Now that I’m in the hopefully fairly short final straight of my Phd, I’m feeling a bit reflective. Whilst I’ve been writing up, I’ve been reading around the science behind my project in some depth, and only really now starting to get a grip on the theory behind the experiments. Unfortunately in some cases, this has meant that I’ve learnt that some of the experiments I’ve done probably weren’t going to work the way we intended, and probably weren’t worth the struggle. I always knew that when you came out of a PhD, you were supposed to be an expert in that tiny subfield. With this in mind, I started to wonder whether when my supervisor set me on an experiment, I was supposed to go away and understand the problem before I even started on it. What I usually did was understood the problem enough to see the rationale behind the experiments, did them, then went to my supervisor with the data. It’s only now with reading and writing up I can see all the potential problems.
I’ve been worried that I’ve left what feels like the bulk of my PhD to the end. The experiments were just things that I did, but the learning and understanding is what the PhD is about, surely? I felt like I’d missed something. It’s made worse by the fact that I came to a neuroscience PhD with only AS-levels in biology and chemistry, straight from a psychology bachelors degree unfortunately lacking in in-depth neuroscience content, without any intervening masters. I was fortunate to be ably taught how to do extracellular electrophysiology by a patient post-doc who started in the department at the same time as me (thanks Lio!) who was replaced by his partner in crime from his PhD, who was equally helpful (thanks Nico!). But I was worried I’d skipped the theoretical fundamentals behind neuroscience and electrophysiology.

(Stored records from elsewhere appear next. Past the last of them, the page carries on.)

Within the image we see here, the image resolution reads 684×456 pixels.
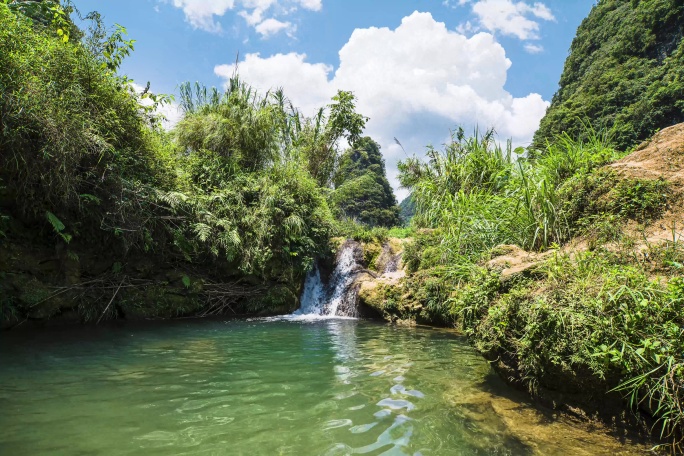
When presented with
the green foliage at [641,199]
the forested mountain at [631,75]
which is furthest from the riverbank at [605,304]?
the forested mountain at [631,75]

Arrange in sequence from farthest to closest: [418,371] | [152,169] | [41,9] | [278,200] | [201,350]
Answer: [278,200]
[152,169]
[41,9]
[201,350]
[418,371]

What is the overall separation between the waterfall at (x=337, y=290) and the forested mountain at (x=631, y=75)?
906 inches

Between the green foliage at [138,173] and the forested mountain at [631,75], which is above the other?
the forested mountain at [631,75]

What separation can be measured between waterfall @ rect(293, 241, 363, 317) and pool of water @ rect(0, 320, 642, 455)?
225 inches

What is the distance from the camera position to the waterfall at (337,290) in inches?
476

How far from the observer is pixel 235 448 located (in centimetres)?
272

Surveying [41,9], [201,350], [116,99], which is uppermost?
[41,9]

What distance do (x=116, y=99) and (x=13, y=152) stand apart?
2.87 m

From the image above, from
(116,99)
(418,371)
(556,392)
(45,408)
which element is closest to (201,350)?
(45,408)

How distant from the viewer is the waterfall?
12.1 m

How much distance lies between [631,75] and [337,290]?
39.0 meters

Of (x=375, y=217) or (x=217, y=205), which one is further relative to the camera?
(x=375, y=217)

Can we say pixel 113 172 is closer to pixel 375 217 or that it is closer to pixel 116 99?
pixel 116 99

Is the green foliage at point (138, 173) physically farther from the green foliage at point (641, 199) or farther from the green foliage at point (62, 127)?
the green foliage at point (641, 199)
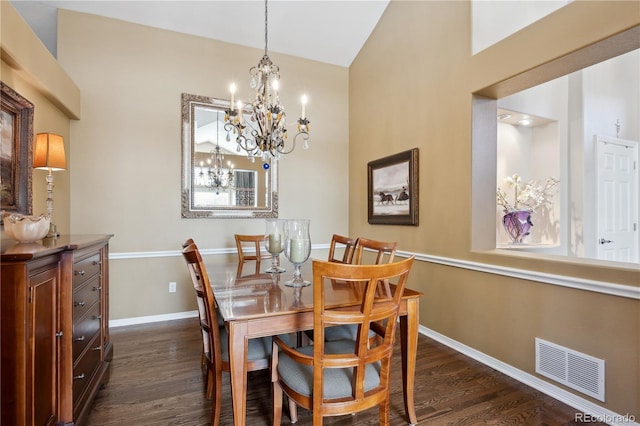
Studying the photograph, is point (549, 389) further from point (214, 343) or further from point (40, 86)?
point (40, 86)

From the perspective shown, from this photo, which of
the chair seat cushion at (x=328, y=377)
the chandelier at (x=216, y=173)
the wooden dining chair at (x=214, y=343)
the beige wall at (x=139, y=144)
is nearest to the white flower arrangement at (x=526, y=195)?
the chair seat cushion at (x=328, y=377)

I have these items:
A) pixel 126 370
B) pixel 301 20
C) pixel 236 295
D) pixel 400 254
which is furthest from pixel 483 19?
pixel 126 370

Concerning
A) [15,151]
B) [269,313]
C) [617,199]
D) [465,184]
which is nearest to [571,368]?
[465,184]

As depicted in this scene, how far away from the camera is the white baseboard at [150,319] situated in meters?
3.38

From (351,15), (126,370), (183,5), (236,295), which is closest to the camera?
(236,295)

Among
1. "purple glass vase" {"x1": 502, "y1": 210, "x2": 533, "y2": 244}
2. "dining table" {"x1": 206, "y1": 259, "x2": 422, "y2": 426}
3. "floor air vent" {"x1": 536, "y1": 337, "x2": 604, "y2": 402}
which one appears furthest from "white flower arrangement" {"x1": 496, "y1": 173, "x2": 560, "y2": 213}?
"dining table" {"x1": 206, "y1": 259, "x2": 422, "y2": 426}

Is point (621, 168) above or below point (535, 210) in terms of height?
above

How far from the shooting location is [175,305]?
3.62 meters

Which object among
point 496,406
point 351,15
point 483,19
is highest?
point 351,15

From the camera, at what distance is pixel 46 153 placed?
223 cm

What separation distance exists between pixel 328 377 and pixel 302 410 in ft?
2.34

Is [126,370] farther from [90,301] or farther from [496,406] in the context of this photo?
[496,406]

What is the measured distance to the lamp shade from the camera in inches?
87.6

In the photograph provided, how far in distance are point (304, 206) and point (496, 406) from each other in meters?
3.00
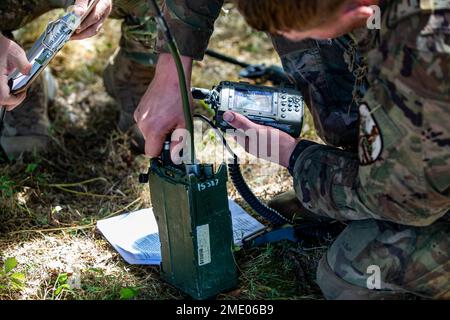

Fortunately I’ve been reassured by older colleagues that it’s pretty common to have reached the end of a PhD before you have learned enough to realise that you should have done things differently, and that a large part of a PhD is learning where your strengths and weaknesses lie, and not knowing them at the start and be done with them by the time you’ve finished. I feel a bit happier about it all, but like with many things in life, I still sometimes wish I could do it all again with the benefit of hindsight. Sometimes I wish I’d come to the PhD from a neuroscience skewed biology degree instead of psychology, but then I wouldn’t have been in the right place at the right time to have the fantastic opportunity I have had.
I envy the guys in the States who do PhDs for something like 7 years, with lots of studying before getting stuck into a project. Three years seems pretty inadequate compared to that. Cardiff seem to have it down too, their neuroscience PhD program consists of three years of experimental project, but first a year of study which is half modules explicitly teaching you how to do a neuroscience PhD (the nearest thing at UoS – MSc Cognitive and Computational Neuroscience – seems to try to cover too many bases at once) and the other half completing three practical lab rotations. I tried to take some second year undergrad biology neuroscience modules as extra credit, but I was told that they had to be masters level or above to qualify. This is in spite of the existence of accredited modules which are designed for the extra credit system which involve taking a first year undergrad psych module, or even having a discussion group about your PhD in a coffee shop…
Ignoring the green-eyed academic in me, I’m glad I know what the educational known unknowns are for me. I’m just dying to make them known knowns, and I hope I get the chance to do it.